Gaskey subsequently hired Ford for several projects, including turning a bedroom and bath into a master suite complete with a walk-in closet. Ford also installed a "beautiful" large-screen television after modifying a wall and building a frame, Gaskey said.

Ford's is the go-to guy for Ron Johnston when business at Johnston Construction in Indianapolis gets backed up.

"He knows what he is doing," said company owner Johnston, who has been a contractor for 27 years and has worked with Ford about 12 of them. "He's always my first choice, if he's not too busy."

Ford attributes that kind of loyalty to his love of what he does, his attention to detail, and a guarantee of his work. About 80 percent of his business is residential, a figure he thinks is about right.

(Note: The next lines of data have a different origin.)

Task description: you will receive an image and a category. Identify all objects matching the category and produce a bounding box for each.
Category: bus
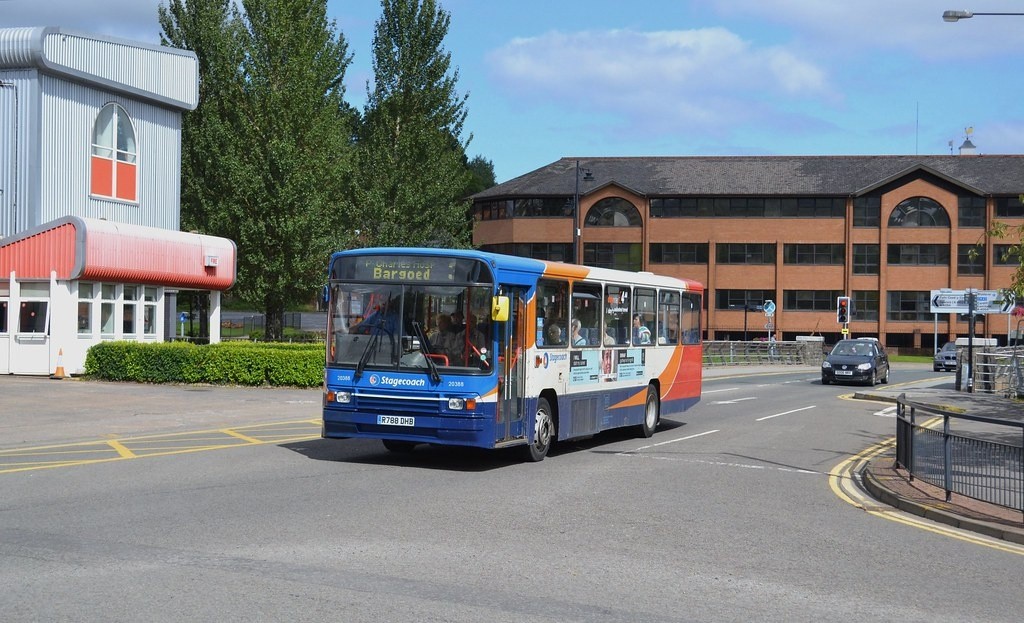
[321,248,705,464]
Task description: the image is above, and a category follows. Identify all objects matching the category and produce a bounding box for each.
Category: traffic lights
[837,297,849,322]
[850,299,857,316]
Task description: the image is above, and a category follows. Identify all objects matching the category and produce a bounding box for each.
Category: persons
[536,301,651,345]
[429,310,485,363]
[349,290,405,336]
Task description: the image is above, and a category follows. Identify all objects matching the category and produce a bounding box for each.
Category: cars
[821,339,890,386]
[933,340,964,372]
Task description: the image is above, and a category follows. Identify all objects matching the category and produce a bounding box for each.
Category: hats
[571,318,581,328]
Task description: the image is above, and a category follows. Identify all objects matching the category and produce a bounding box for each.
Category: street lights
[574,168,598,264]
[964,287,978,392]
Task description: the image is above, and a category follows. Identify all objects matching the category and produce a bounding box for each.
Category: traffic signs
[933,294,1011,311]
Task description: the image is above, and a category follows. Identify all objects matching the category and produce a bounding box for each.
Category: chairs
[588,328,615,345]
[562,328,590,345]
[646,320,663,343]
[611,319,627,344]
[451,324,466,333]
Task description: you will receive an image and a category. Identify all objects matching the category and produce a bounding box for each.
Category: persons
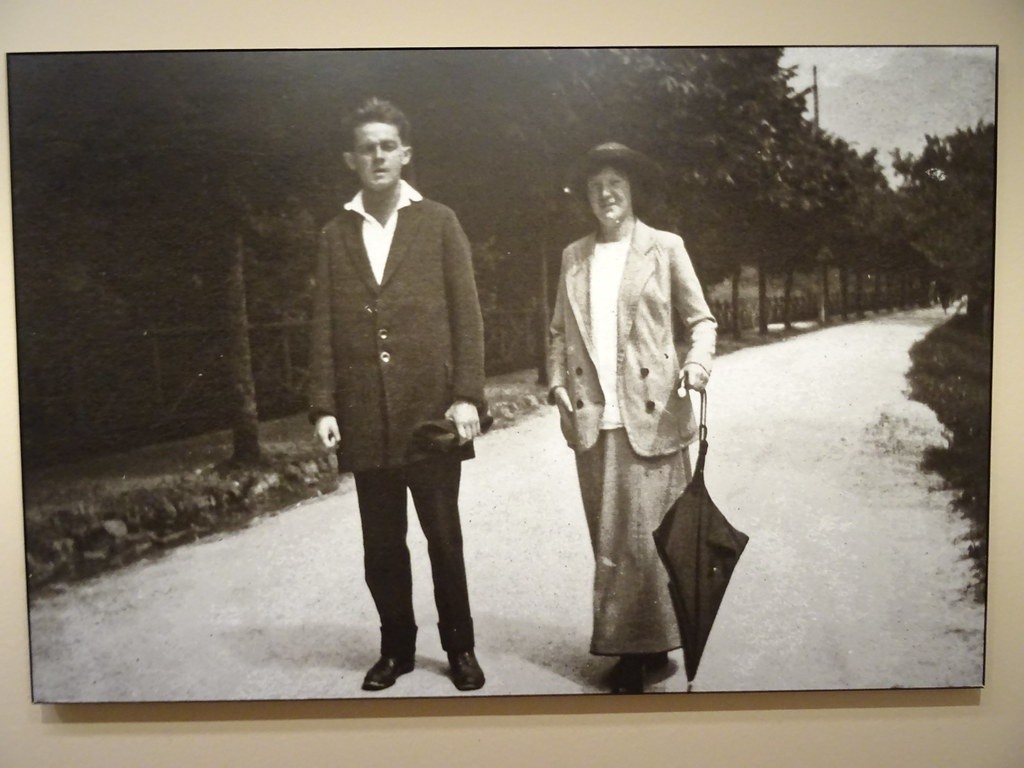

"My work is 100 percent of my selfesteem," said Ford. "I like nothing better than walking into someone's house and seeing a disaster area. Five days later, they are thrilled with their clean, new bathroom, and I'm like a god in their eyes. I can see what I've done. That really satisfies my ego."

Starting out, the hurdles were "underestimating jobs and not being established. There were times when the jobs were few and far between," which is when he'd fill in with work from other contractors. One of his biggest challenges is competing with companies with low or no overhead, such as those that don't have bonding or insurance, both of which he carries.

He keeps up with trends in kitchen, bath and other remodeling products by staying in touch with distributors and manufacturers and listening to his customers. He said he tries new products to see how they work, too.

To keep his hands free for sales and the day-to-day construction work, Ford hired an accounting firm in 1994 to take care of that part of the business.

"I don't have a degree in business. I'm a carpenter. [The firm] figures everything for me. All I have to do is sign the checks," he said.

For others interested in starting a business, he advises they "make sure to be the best you can possibly be. Don't sell substandard work," Ford said.


Brad Ford does demolition work on a bathroom his Built to Last Construction is remodeling.